Angka ini merupakan akumulasi klaim yang dibayarkan sejak Januari hingga September 2025 dari lima program utama: Jaminan Kecelakaan Kerja (JKK), Jaminan Kematian (JKM), Jaminan Hari Tua (JHT), Jaminan Pensiun (JP), dan Jaminan Kehilangan Pekerjaan (JKP).
Kepala BPJS Ketenagakerjaan Pematangsiantar, Inggrid Maya Sari, menjelaskan bahwa dari seluruh program yang ada, Jaminan Hari Tua (JHT) menjadi penyumbang pembayaran terbesar dengan total Rp144,4 miliar.
“Program JHT ini menjadi bentuk perlindungan bagi peserta yang memasuki masa pensiun, mengalami cacat total tetap, atau meninggal dunia. Semua pembayaran dilakukan dengan prinsip kehati-hatian dan tepat sasaran,” jelas Inggrid.

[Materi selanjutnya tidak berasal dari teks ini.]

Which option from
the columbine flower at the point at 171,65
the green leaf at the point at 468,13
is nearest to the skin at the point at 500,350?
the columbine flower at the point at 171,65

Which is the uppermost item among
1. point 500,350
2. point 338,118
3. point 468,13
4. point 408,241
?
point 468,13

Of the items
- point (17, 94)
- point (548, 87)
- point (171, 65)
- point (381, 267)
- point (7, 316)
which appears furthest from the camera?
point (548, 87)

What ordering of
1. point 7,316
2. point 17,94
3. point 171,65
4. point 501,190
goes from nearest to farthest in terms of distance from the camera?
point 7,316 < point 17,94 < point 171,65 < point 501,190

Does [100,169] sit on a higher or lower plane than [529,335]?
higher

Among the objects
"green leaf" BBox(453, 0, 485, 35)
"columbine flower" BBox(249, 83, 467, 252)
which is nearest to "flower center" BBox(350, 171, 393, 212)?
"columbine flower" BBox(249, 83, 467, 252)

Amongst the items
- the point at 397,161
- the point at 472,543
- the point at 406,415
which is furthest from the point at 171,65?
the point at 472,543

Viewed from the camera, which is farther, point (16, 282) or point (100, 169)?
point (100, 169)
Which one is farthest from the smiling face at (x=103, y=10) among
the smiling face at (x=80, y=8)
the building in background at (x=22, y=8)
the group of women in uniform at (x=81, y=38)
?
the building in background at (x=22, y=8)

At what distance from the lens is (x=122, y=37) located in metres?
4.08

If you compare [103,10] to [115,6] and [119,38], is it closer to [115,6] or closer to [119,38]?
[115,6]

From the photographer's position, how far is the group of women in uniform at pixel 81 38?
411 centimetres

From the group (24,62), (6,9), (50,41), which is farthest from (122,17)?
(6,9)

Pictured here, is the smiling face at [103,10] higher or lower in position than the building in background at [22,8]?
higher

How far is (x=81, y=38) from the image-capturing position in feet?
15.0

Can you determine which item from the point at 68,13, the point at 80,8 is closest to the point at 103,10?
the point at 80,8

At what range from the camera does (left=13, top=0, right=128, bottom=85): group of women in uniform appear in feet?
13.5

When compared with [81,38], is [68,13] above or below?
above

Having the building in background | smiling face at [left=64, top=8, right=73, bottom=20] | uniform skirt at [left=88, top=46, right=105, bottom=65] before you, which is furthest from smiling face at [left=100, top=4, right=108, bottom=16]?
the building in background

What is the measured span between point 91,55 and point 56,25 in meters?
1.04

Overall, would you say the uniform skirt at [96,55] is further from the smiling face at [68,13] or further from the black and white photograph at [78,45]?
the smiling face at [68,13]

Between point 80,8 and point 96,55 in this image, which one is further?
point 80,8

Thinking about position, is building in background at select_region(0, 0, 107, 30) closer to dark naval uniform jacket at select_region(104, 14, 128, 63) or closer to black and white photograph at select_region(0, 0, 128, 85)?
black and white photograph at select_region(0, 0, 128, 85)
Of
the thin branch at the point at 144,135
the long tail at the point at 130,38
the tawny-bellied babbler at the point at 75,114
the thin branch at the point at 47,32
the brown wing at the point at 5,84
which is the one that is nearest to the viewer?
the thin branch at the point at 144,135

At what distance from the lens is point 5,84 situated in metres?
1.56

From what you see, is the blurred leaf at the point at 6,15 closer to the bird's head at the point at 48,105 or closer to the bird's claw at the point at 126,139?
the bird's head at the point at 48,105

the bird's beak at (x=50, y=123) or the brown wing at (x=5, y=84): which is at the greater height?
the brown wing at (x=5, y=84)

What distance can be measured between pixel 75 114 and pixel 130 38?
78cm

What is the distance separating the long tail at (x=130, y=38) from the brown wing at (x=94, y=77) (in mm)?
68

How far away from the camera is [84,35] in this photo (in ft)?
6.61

Rincian total pembayaran manfaat program selama periode tersebut yakni:
- JKK: Rp10.654.624.240
- JKM: Rp31.194.000.000
- JHT: Rp144.485.473.740
- JP: Rp6.218.349.980
- JKP: Rp913.664.300
Lebih lanjut, Inggrid mengajak para pelaku usaha serta pekerja di berbagai sektor, khususnya sektor informal dan pekerja rentan seperti petani, nelayan, ojek online, dan pekerja mandiri, untuk segera mendaftar dalam program perlindungan BPJS Ketenagakerjaan.
“Program kami tidak eksklusif untuk jenis pekerjaan tertentu saja. Semua pekerja berhak mendapatkan perlindungan sosial dan manfaat yang sama,” tegasnya.

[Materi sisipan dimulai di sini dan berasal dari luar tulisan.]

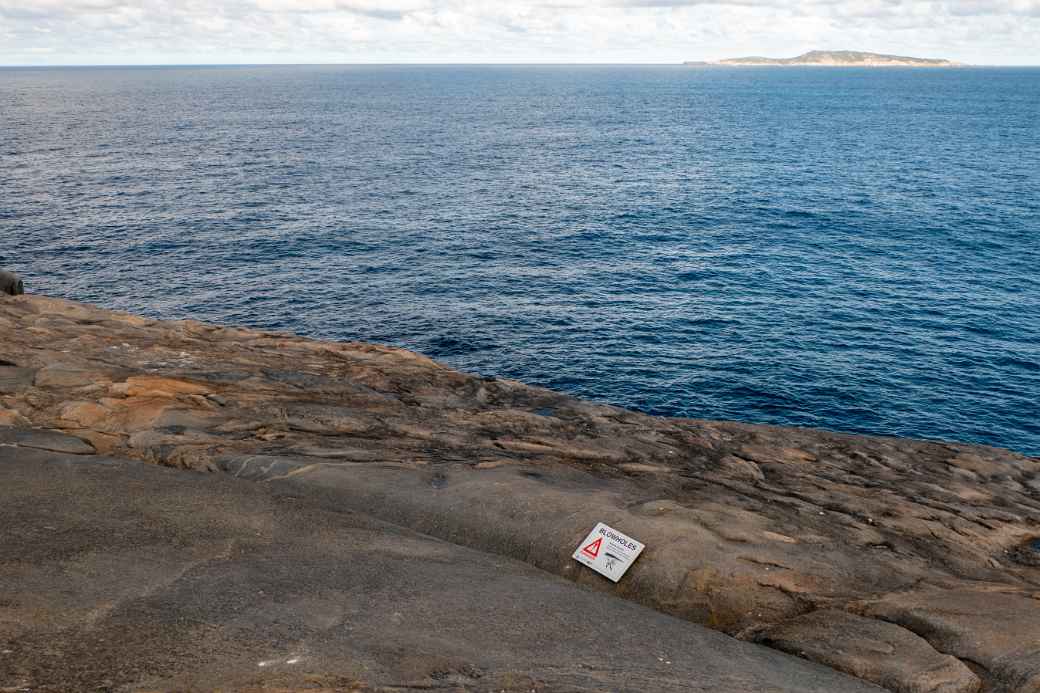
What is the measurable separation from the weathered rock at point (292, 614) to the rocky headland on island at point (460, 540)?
0.21ft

Ia juga menambahkan, BPJS Ketenagakerjaan menyediakan berbagai kanal layanan informasi untuk memudahkan peserta dan calon peserta.
“Informasi bisa diperoleh melalui website resmi, call center 175, aplikasi JMO, atau datang langsung ke kantor cabang BPJS Ketenagakerjaan Pematangsiantar,” tutup Inggrid.